Ma di chi è la proprietà dell’immobile di Via Veneto 13, Roma, che “ospita” un Casinò? Lo chiedo inutilmente (lo ammetto!) da mesi

Se già negli anni Trenta si sapeva che le slot machine creavano dipendenza, PERCHÉ si è concessa la loro diffusione in Italia? Chi pagherà il conto?

Ottobre 1934, il sindaco di New York, l’italoamericano Fiorello La Guardia prende a mazzate le slot machine prima di inabissarle. Se già negli anni Trenta si sapeva che le macchinette mangia soldi e mangia anima creano dipendenza, PERCHÉ si è concessa la loro diffusione in Italia? Chi pagherà il conto?

In questi giorni ci sembra sacrosanta la campagna stampa d’appoggio che riceve Papa Francesco impegnato in questioni “vitali” per il futuro della Chiesa di Roma quali le vicende scandalose di chi, (Tarcisio Bertone ad esempio) nella Curia romana, non vuole rinunciare ai lussi (gli attici) o agli aiuti finanziari (mentre la Caritas si impegna quotidianamente contro la continua crescita della povertà anche nel nostro Paese) distribuiti dallo IOR, con evidente cultura di “parte” (i legami con prelature alla Opus Dei), fuori da ogni logica di amministrazione oculata e frugale.

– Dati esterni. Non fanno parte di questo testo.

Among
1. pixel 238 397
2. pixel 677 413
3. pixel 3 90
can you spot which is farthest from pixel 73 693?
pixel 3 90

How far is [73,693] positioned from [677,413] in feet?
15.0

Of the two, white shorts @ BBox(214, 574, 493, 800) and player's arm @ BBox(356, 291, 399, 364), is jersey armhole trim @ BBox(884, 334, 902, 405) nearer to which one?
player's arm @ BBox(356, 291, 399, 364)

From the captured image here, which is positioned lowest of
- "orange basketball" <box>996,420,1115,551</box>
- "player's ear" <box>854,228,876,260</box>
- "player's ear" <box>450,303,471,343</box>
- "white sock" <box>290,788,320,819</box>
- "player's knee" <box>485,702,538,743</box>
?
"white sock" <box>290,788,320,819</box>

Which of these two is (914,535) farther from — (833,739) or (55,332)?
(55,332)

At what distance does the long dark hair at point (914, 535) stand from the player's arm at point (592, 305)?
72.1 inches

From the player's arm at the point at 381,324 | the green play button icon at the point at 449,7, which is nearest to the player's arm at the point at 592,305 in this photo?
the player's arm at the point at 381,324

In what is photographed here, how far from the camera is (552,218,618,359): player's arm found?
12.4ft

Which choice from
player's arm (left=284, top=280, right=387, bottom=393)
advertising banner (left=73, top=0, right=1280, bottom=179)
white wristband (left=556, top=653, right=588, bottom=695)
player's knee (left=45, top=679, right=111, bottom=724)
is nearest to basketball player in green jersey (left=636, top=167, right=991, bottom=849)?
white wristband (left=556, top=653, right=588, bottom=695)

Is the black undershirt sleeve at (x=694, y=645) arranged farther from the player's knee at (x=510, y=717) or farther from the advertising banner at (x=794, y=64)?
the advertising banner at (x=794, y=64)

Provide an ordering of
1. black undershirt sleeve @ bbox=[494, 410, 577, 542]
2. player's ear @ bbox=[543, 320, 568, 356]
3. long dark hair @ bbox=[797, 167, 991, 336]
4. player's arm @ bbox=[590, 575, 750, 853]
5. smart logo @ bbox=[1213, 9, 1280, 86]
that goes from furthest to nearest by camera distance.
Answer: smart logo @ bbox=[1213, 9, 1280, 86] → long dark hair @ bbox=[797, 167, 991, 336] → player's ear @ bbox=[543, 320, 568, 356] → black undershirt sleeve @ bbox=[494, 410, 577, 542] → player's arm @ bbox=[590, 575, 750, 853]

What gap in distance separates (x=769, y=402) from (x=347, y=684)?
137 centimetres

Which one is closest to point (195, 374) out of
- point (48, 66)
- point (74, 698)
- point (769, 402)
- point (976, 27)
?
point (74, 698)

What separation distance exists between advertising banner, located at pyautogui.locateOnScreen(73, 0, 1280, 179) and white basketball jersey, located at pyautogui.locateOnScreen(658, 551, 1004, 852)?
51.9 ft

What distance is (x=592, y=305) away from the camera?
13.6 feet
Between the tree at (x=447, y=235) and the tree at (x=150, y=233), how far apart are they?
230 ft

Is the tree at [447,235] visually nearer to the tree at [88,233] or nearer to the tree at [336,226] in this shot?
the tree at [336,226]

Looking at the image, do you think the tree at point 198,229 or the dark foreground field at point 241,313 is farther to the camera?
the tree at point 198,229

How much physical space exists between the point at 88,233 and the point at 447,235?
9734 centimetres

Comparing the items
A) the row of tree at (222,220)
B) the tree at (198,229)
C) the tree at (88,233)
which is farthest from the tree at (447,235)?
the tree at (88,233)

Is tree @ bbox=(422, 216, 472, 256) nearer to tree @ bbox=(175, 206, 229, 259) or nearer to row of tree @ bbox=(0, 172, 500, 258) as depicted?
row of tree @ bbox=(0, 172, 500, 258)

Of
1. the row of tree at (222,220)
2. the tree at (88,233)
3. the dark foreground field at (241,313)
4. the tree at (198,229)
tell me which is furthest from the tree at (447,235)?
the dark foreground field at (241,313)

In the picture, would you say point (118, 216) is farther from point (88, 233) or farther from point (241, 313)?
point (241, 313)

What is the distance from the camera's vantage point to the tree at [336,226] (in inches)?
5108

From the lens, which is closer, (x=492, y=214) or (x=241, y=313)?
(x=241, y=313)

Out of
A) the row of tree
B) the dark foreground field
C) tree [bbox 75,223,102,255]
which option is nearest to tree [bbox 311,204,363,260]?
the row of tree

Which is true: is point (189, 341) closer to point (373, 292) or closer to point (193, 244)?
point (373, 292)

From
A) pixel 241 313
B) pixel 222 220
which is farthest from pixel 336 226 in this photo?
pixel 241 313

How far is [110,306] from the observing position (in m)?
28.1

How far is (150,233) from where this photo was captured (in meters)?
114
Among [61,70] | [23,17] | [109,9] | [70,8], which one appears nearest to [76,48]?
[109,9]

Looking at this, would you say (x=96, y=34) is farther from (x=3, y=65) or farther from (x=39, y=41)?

A tal proposito si vedano gli articoli di Marco Lillo sul Il Fatto Quotidiano e la campagna di contro-informazione che Dagospia, bene “infiltrato” o sostenuto, dall’aldilà, ancora una volta, dal suo santo protettore Francesco Cossiga, continua ad imbastire. Questa battaglia contro ciò che, per forma e sostanza, suonerebbe male messo a confronto con le disposizioni strategiche che sempre di più il Papa gesuita/francescano emana, è necessaria, in momenti così delicati, perché l’opinione pubblica, laica e religiosa, veda confermato il superamento della dicotomia popolare ” chiacchiere e fatti”. Dicotomia che, come le persone di esperienza sanno, è sempre in agguato.

Dicevo che Leo Rugens non può non essere che soddisfatto del riscontro che si ha presso i media laici più sensibili a queste tematiche. Ci aspettavamo quindi maggiore attenzione alla notizia che, inutilmente, da mesi abbiamo resa pubblica, informazione che, in nessun modo, riesce ad attrarre l’attenzione di chi di dovere (almeno per un chiarimento o una doverosa smentita) e, cioè che, a Roma, via Veneto 13, in un bene che risulterebbe ancora di pertinenza del Convento dei Cappuccini è allocato un Casinò (con l’accento sulla ò) dove, tutti i giorni e fino a notte fonda, si gioca d’azzardo.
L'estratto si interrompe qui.